The idea that software can be a product (as in “product liability”) is not new, but gray areas remain with regard to when that should be and how courts should handle it. Take for example a case that we wrote on a couple of years ago, in which a district judge in Virginia granted summary judgment for the manufacturer of an electronic health records (“EHR”) system. A patient suffered severe complications after a doctor entered post-op instructions into the hospital’s EHR computer system, but the hospital implemented the orders at the wrong time. Whose fault was that? We don’t know, but the district court ruled that, even though the patient’s experts identified software changes that would have made the system safer, they did not identify a standard of care that the EHR system failed to meet.
Well, a couple of weeks ago, the Fourth Circuit reversed and held that the experts had very well identified a standard of care and further that there was evidence sufficient to support a failure-to-warn claim. The case is Lowe v. Cerner Corp., No. 20-2270, 2022 WL 17269066 (4th Cir. Nov. 29, 2022), and the facts are worth repeating. Following surgery, the patient’s surgeon entered orders for “continuous pulse oximetry” into the EHR software developed by the defendant and deployed by the hospital. However, although the surgeon intended for pulse oximetry—i.e., checking blood oxygen—to be continuous, she chose “once” and “daily” from the system’s dropdown menus, which defaulted to 10:00 each day. The system correctly displayed that time on the order confirmation screen, but several orders were entered that day, and the surgeon did not scroll down to review them all. She clicked through some version of “accept all.” Unfortunately, checking blood oxygen at 10:00 was too late for this poor patient, who suffered severe and permanent disability. Id. at *2-*3.
The Fourth Circuit’s opinion reversing summary judgment for the EHR software developer raises several questions. First, this is a product liability case, but what was the product? It was the software. We find that noteworthy because software is not tangible, like a hip implant or a cholesterol drug. Software is a series of ones and zeros organized by people with special skills to perform ever-more-complex functions—not the sort of “product” we are accustomed to seeing. (See here our November 2021 report on what we called the first decision to recognize software as a product for purposes of state product liability law.) No one in Lowe v. Cerner seems to have questioned whether the EHR system was a product for liability purposes—maybe because Virginia does not allow strict product liability—but that was the first thing that struck us.
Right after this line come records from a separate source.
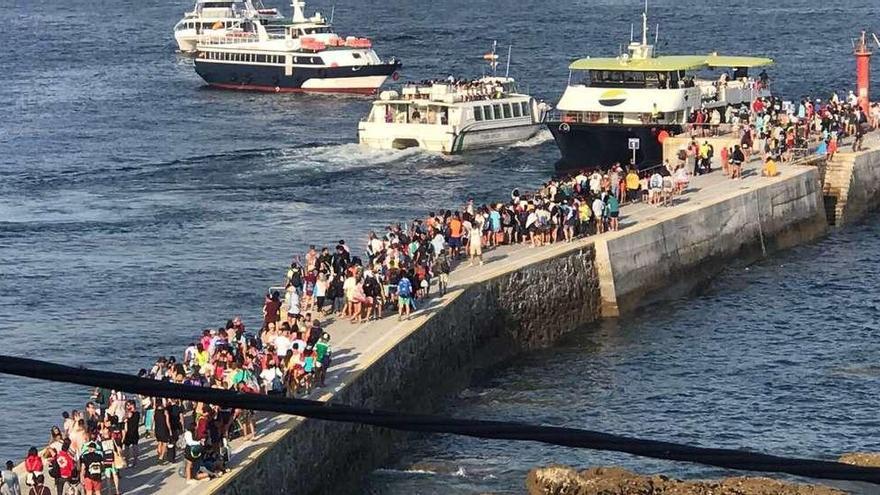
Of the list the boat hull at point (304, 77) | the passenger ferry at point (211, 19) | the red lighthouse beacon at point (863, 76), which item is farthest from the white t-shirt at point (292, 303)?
the passenger ferry at point (211, 19)

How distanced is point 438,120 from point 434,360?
40.1 meters

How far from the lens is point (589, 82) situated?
217 ft

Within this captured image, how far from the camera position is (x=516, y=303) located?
126 ft

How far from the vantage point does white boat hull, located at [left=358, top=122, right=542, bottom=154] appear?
7225 cm

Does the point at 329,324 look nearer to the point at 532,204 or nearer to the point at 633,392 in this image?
the point at 633,392

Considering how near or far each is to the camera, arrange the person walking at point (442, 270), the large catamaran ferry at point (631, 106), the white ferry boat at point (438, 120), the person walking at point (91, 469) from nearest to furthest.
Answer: the person walking at point (91, 469)
the person walking at point (442, 270)
the large catamaran ferry at point (631, 106)
the white ferry boat at point (438, 120)

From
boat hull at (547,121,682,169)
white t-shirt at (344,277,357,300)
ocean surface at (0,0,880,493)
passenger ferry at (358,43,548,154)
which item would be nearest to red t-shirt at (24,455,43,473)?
ocean surface at (0,0,880,493)

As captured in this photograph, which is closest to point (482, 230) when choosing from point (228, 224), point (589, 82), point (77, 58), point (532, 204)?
point (532, 204)

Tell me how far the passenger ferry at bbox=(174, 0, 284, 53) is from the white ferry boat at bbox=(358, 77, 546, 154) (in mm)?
48078

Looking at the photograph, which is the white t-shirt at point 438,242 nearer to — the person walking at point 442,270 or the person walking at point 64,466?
the person walking at point 442,270

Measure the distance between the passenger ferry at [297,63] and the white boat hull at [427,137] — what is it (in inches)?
1108

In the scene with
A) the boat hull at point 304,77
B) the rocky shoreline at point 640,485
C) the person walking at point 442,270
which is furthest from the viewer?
the boat hull at point 304,77

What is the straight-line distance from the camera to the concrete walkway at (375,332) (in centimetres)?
2334

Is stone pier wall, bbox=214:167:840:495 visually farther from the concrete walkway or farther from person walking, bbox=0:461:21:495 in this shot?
person walking, bbox=0:461:21:495
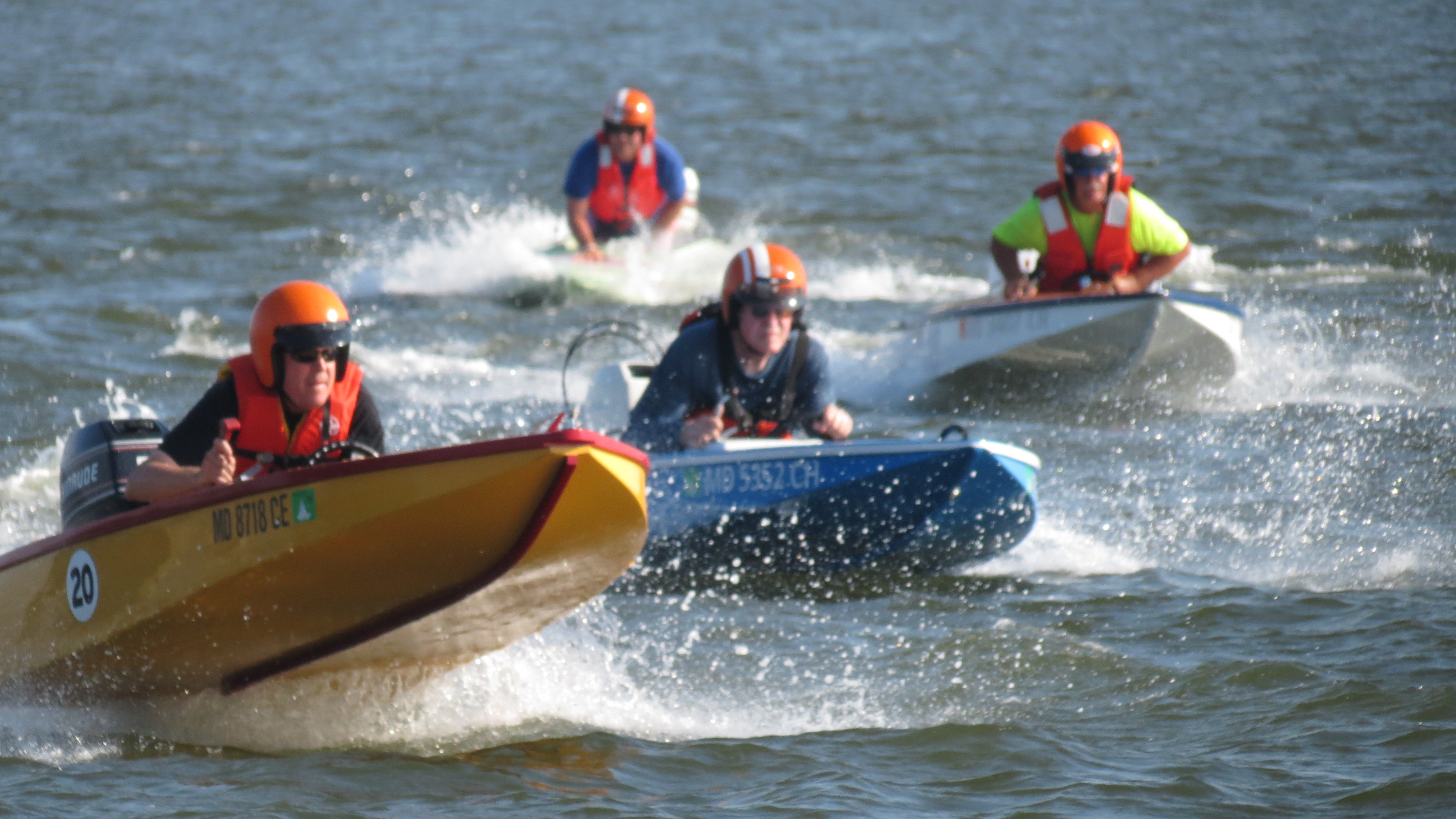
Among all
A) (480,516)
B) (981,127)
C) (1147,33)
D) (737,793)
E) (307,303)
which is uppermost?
(1147,33)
Second, how do you establish a standard of care for software? Software is continuously under development, and there is always something else the programmers can do. I am told that newer mobile phones can detect whether I have been in an accident and automatically call for help. Does that mean that my older phone breaches a standard of care because it is too dumb to do that? The patient’s experts in Lowe offered standards for the “useability” of user interfaces—one published by NIST another published by a non-profit healthcare organization (known as HIMSS). Lowe, at *6. But the defendant’s EHR system undisputedly complied with IT Certification Program promulgated by the Office of the National Coordinator of Health Information Technology. Who is to say that alternate standards of “useability” should displace certification criteria that specifically applied and which the defendant followed? This discussion of industry standards reinforces in our minds just how esoteric this can become when discussing software.
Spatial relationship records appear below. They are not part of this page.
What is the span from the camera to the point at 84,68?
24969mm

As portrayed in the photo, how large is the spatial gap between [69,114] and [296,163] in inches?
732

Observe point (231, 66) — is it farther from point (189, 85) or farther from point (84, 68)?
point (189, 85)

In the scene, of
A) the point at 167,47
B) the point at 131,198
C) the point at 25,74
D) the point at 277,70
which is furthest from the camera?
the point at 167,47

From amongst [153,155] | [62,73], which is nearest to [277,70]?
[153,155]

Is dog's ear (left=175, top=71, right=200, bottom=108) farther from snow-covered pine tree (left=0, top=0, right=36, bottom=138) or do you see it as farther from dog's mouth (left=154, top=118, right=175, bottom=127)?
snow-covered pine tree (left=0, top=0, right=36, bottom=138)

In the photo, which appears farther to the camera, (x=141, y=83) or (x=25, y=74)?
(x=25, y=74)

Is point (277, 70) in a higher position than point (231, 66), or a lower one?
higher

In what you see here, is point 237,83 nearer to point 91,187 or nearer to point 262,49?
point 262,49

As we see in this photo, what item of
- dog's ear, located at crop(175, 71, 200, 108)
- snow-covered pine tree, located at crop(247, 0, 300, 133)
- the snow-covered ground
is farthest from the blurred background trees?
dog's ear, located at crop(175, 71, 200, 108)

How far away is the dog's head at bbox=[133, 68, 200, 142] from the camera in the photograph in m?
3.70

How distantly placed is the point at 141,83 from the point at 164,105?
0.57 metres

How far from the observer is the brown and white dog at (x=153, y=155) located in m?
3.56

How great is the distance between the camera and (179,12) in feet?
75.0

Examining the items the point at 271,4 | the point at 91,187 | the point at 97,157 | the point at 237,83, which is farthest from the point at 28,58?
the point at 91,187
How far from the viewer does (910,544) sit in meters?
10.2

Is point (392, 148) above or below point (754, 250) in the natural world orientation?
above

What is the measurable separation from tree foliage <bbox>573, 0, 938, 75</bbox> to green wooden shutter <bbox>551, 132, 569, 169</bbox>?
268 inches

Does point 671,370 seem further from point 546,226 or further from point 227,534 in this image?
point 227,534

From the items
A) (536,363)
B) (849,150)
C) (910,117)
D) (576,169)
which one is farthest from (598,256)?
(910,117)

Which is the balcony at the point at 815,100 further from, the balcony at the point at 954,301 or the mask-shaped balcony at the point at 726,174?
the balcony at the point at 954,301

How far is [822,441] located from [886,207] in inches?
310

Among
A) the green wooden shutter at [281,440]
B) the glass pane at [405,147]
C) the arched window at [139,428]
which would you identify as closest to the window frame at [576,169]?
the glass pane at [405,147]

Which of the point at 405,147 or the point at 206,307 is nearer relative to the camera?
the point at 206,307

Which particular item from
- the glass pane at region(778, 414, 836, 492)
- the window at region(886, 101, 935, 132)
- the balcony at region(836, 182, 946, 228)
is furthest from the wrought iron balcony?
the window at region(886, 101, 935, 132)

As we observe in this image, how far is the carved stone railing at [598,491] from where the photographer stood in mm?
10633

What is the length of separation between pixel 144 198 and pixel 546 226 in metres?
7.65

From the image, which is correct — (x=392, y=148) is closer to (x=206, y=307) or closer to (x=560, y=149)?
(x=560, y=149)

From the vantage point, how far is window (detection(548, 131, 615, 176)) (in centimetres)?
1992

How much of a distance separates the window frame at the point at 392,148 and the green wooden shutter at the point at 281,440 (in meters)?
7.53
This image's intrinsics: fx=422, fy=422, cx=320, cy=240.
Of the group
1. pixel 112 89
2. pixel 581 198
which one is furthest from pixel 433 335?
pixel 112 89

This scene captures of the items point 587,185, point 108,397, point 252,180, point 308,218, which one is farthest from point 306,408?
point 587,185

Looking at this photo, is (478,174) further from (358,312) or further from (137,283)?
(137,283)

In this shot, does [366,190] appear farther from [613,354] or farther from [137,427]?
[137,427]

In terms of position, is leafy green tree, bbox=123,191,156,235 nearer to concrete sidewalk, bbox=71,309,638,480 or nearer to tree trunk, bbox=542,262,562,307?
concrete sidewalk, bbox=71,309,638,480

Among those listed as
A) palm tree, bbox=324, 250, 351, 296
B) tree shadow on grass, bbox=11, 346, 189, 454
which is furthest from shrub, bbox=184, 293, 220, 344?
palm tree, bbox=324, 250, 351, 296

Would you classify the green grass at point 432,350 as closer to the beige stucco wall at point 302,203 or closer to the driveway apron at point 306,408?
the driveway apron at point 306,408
Third, what was the basis for a failure-to-warn claim? Remember this was not a medical device that carries known and knowable risks. It was software, an electronic health records system designed to record orders for medical professionals to carry out. Moreover, the hospital had been using the system for several years without incident, and the defendant had never received a report of patient harm under a comparable scenario. The defendants had received, in 2009, a report of a physician’s orders defaulting to the following morning. Id. at *11. The district court found that customer complaint too dissimilar to support a duty to warn, but the Fourth Circuit disagreed. That report gave the defendant notice of a dangerous condition and thus gave rise to a duty to warn. Id. at *11-12.
Fourth, the case presents difficult causation issues. As pointed out by a vigorous dissent, the hospital staff made “multiple lapses” that call into question whether correct orders from the surgeon would have even been obeyed. Id. at *13. While the majority held that the plaintiff need not rule out every alternate cause, the dissent noted that the plaintiff at least had to prove that the software developer’s alleged negligence was in the but-for causation chain. On that score, the dissent found “only pretty thin gruel” in 32,000 pages of discovery and the designation of seven experts. Id. at *12. That is another way of saying that this plaintiff did not present evidence of causation sufficient to reach a jury. Of course, the majority disagreed.
We will continue to track closely as software cases wend their way through product liability law. In most every product liability case, the plaintiff will allege that the product could have been better. Software just feels a little different, again because there is always another update, another version, another tweak, another bug fix coming down the road. To borrow from the dissent, the risk is that these cases will become a quest for “the safest conceivable design.” Id. at 14. That is not what product liability law aims for.